So what is a lucet, anyway.....
The term doesn’t seem to be in any dictionary on my shelf (believe me, we have over a dozen). Wikipedia comes to the rescue unless you have a book on braiding, like “200 Braids” by Jacqui Carey. Then you can find it in the “Interlooping” section as it is a simpler version of the spool knitter. Even more basic, Jacqui shows how to use 2 fingers to create a similar braid.
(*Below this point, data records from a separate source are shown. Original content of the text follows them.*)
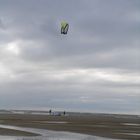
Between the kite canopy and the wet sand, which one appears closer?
the kite canopy

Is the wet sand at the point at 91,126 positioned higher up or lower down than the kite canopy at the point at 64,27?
lower down

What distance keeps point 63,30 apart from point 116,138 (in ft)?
35.9

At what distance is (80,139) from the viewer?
40.0 metres

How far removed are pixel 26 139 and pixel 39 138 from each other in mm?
1505

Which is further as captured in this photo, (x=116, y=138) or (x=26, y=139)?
(x=116, y=138)

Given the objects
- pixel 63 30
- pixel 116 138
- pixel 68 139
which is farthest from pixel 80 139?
pixel 63 30

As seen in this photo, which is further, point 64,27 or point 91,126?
point 91,126

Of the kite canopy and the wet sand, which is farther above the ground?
the kite canopy

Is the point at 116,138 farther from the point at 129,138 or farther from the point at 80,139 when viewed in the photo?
the point at 80,139

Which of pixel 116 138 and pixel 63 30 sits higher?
pixel 63 30

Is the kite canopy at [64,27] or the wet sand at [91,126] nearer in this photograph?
the kite canopy at [64,27]

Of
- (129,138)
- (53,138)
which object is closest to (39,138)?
(53,138)

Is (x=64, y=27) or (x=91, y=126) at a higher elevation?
(x=64, y=27)

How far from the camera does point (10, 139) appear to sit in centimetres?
3809
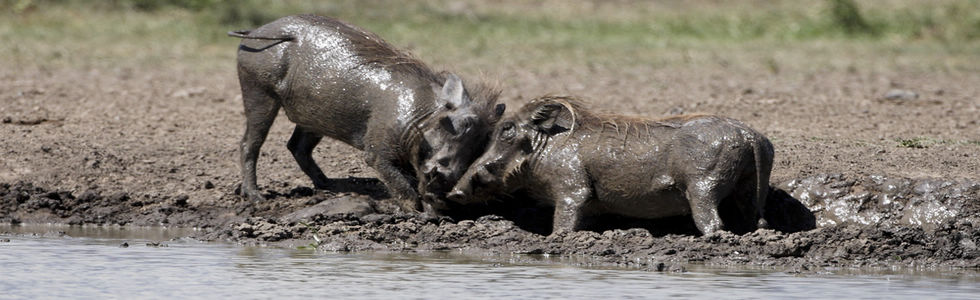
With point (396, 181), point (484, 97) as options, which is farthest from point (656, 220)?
point (396, 181)

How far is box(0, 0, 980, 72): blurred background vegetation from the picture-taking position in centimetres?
1616

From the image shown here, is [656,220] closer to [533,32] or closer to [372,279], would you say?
[372,279]


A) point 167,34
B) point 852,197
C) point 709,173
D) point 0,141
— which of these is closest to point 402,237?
point 709,173

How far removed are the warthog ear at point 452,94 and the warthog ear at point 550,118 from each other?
450mm

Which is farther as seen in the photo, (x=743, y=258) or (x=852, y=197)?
(x=852, y=197)

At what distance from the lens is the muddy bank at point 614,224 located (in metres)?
7.93

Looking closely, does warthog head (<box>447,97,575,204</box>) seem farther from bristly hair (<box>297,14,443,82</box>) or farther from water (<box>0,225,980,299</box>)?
bristly hair (<box>297,14,443,82</box>)

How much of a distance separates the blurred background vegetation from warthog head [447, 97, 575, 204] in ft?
21.6

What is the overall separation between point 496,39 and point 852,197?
9.83m

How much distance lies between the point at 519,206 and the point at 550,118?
2.46ft

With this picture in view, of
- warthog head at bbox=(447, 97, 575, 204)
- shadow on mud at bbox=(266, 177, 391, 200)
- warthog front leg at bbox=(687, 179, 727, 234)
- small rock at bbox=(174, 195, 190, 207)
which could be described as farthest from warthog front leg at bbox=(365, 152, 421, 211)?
warthog front leg at bbox=(687, 179, 727, 234)

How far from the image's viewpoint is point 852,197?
873 centimetres

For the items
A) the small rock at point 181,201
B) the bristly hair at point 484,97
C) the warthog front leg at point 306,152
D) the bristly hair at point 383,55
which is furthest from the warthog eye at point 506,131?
the small rock at point 181,201

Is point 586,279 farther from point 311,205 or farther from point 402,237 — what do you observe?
point 311,205
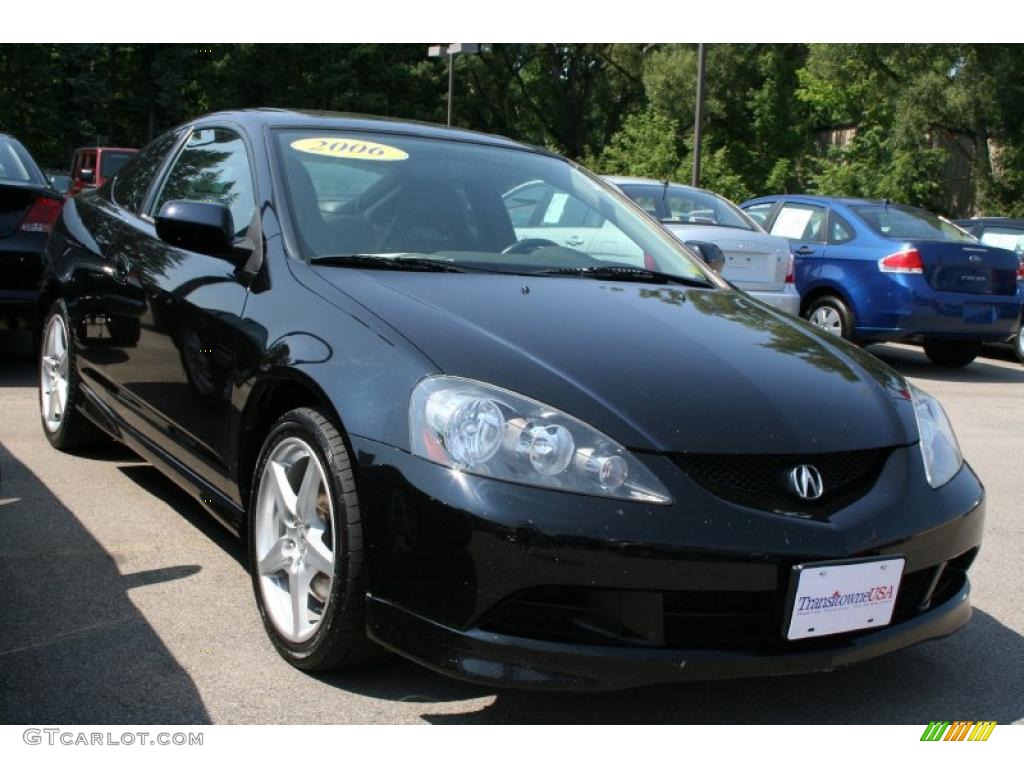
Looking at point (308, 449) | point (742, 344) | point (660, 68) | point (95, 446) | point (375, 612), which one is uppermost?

“Chain fork” is another term for the lucet, normally a two pronged weaving tool. There is no definitive, archaeological proof that a lucet was used in ancient times as none have been found with the braid attached to it. However, two possible cord pieces were found in a Swedish dig site from the late 11th century (documented in 1968) but without a tool present. It is commonly believed that the Vikings used two pronged bone or wooden lucets, either hollow or flat, to create cords for clothing (belts, drawstrings, trims, etc.). Working from a spool of thread or wool, very long braids could be made.
Contemporary lucets can be made of wood or plastic and have four prongs, attached spools, and even several holes for thread or hanging from a belt. The most common style looks like a tuning fork with or without a handle. Another lesser known version has the two prongs in the shape of a curved V or duck’s bill. The Ducette™ was created in wood to incorporate both styles with a handle joining the two ends. Embellishment with pre-threaded beads or additional coloured fibres adds more interest and variety to the finished braids.